Contour annotation records:
-- Begin --

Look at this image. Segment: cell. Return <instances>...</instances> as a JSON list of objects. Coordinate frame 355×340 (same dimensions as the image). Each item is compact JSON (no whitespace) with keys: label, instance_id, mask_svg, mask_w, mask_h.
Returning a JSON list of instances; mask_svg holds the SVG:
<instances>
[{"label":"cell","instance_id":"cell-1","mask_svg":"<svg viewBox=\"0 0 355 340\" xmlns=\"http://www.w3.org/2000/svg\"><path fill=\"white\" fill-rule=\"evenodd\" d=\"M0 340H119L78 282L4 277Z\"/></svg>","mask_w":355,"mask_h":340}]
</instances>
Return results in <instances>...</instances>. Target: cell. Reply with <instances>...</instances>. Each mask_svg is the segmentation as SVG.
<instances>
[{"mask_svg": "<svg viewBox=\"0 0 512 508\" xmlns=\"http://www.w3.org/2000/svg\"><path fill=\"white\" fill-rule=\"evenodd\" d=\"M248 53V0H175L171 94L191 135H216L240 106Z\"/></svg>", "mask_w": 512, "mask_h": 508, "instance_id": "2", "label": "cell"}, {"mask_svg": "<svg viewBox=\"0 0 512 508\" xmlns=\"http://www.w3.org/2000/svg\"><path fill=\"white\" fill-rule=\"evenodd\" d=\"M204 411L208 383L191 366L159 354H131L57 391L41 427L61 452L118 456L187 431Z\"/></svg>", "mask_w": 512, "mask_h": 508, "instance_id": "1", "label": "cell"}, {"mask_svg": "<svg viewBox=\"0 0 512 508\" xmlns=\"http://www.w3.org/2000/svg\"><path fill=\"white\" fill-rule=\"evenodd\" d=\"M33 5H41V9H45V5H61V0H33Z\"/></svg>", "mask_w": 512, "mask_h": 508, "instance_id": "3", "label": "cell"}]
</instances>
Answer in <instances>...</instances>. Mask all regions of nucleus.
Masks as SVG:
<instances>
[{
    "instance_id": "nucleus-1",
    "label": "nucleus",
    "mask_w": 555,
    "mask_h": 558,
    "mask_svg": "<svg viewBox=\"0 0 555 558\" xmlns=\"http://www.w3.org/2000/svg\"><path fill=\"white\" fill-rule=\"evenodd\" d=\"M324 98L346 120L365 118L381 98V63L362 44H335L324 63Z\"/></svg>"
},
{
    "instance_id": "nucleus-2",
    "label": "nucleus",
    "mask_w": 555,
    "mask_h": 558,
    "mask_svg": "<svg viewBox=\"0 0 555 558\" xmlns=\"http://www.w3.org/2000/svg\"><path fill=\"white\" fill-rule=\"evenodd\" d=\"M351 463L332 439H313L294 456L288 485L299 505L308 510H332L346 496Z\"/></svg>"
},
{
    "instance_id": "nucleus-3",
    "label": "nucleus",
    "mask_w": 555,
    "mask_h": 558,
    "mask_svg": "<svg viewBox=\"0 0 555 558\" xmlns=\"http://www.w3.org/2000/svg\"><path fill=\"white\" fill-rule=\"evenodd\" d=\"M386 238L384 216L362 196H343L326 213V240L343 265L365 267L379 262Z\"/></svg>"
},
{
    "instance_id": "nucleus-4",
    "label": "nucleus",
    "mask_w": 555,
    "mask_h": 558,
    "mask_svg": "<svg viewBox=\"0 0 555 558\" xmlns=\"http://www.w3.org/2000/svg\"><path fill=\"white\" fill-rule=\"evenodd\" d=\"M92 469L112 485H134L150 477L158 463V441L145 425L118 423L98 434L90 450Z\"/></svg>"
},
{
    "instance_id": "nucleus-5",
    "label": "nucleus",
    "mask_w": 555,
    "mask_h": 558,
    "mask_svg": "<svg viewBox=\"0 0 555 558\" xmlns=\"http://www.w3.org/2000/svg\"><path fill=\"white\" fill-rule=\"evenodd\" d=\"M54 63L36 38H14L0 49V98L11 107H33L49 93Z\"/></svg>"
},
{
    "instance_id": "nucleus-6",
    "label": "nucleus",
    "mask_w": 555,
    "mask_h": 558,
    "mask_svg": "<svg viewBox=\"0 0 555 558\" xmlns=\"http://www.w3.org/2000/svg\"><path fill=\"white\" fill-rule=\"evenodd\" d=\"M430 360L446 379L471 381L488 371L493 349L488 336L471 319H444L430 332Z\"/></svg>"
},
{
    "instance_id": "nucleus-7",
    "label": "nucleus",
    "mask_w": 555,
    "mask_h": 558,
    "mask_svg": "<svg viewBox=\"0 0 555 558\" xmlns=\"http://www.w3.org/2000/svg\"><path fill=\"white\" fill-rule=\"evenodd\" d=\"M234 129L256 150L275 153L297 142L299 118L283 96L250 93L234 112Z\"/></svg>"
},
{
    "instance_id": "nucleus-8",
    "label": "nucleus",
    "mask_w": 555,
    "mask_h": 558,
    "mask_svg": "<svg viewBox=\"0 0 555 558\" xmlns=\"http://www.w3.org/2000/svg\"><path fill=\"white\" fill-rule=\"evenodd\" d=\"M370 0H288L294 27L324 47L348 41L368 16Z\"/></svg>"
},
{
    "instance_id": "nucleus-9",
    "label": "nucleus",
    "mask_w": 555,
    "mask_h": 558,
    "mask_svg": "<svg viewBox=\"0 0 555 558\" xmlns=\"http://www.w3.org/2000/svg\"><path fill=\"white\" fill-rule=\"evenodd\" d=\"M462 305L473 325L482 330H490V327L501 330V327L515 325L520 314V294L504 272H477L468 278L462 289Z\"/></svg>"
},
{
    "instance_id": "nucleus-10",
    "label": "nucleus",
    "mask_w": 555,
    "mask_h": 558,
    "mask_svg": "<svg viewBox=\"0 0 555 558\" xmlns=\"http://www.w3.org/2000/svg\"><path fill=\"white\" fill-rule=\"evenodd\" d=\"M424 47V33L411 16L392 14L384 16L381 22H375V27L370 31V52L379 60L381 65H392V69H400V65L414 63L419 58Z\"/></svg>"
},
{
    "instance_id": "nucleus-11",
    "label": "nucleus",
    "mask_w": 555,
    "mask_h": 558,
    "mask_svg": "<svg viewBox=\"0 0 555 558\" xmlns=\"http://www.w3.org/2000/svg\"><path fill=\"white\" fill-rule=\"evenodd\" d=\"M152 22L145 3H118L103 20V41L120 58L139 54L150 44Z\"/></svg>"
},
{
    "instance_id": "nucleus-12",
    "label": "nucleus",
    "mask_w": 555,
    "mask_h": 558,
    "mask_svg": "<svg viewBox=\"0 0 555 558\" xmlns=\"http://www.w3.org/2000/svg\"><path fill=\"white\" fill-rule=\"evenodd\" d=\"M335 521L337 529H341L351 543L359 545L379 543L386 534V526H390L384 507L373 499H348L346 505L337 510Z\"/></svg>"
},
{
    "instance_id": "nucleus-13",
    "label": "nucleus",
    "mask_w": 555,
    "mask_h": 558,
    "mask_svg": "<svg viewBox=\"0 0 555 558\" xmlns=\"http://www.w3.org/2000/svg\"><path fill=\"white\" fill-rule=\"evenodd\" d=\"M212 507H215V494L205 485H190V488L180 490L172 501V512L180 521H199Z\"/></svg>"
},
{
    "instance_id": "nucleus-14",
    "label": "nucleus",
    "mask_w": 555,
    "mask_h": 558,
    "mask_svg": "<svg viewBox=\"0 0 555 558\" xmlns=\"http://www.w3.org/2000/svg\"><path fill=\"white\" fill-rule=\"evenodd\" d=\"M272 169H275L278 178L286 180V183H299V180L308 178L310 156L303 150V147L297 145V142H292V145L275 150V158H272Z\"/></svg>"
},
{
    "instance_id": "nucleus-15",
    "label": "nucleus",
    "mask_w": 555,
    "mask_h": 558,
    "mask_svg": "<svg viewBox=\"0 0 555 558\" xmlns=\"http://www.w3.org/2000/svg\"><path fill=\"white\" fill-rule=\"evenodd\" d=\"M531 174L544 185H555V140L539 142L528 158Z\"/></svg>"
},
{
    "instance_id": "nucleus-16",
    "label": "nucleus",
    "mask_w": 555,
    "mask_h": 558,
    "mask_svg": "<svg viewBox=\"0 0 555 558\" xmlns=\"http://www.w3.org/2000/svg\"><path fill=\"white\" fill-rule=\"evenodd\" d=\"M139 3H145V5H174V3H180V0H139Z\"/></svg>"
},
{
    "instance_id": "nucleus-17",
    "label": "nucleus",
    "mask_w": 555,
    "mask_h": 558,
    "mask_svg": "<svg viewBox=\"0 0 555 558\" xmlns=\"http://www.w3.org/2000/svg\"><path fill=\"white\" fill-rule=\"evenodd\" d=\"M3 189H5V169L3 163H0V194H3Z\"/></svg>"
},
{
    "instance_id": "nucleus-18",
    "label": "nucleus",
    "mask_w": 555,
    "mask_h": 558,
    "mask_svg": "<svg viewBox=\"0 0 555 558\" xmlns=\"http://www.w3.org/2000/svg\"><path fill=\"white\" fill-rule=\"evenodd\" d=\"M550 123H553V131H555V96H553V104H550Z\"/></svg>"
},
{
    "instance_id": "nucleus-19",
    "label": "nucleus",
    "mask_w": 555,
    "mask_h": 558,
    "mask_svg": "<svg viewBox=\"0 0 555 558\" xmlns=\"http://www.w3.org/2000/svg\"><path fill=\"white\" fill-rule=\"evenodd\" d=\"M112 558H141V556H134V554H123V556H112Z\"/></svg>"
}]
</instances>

-- End --

Task -
Copy out the stretch of the records from the very start through the line containing "Returning a JSON", keeping every character unchanged.

Result below -
Look at this image. Segment: cell. Return <instances>...</instances> as a JSON list of objects. Coordinate frame 355×340 (same dimensions as the image). Each item is compact JSON (no whitespace) with keys: label, instance_id, mask_svg, mask_w, mask_h.
Returning a JSON list of instances; mask_svg holds the SVG:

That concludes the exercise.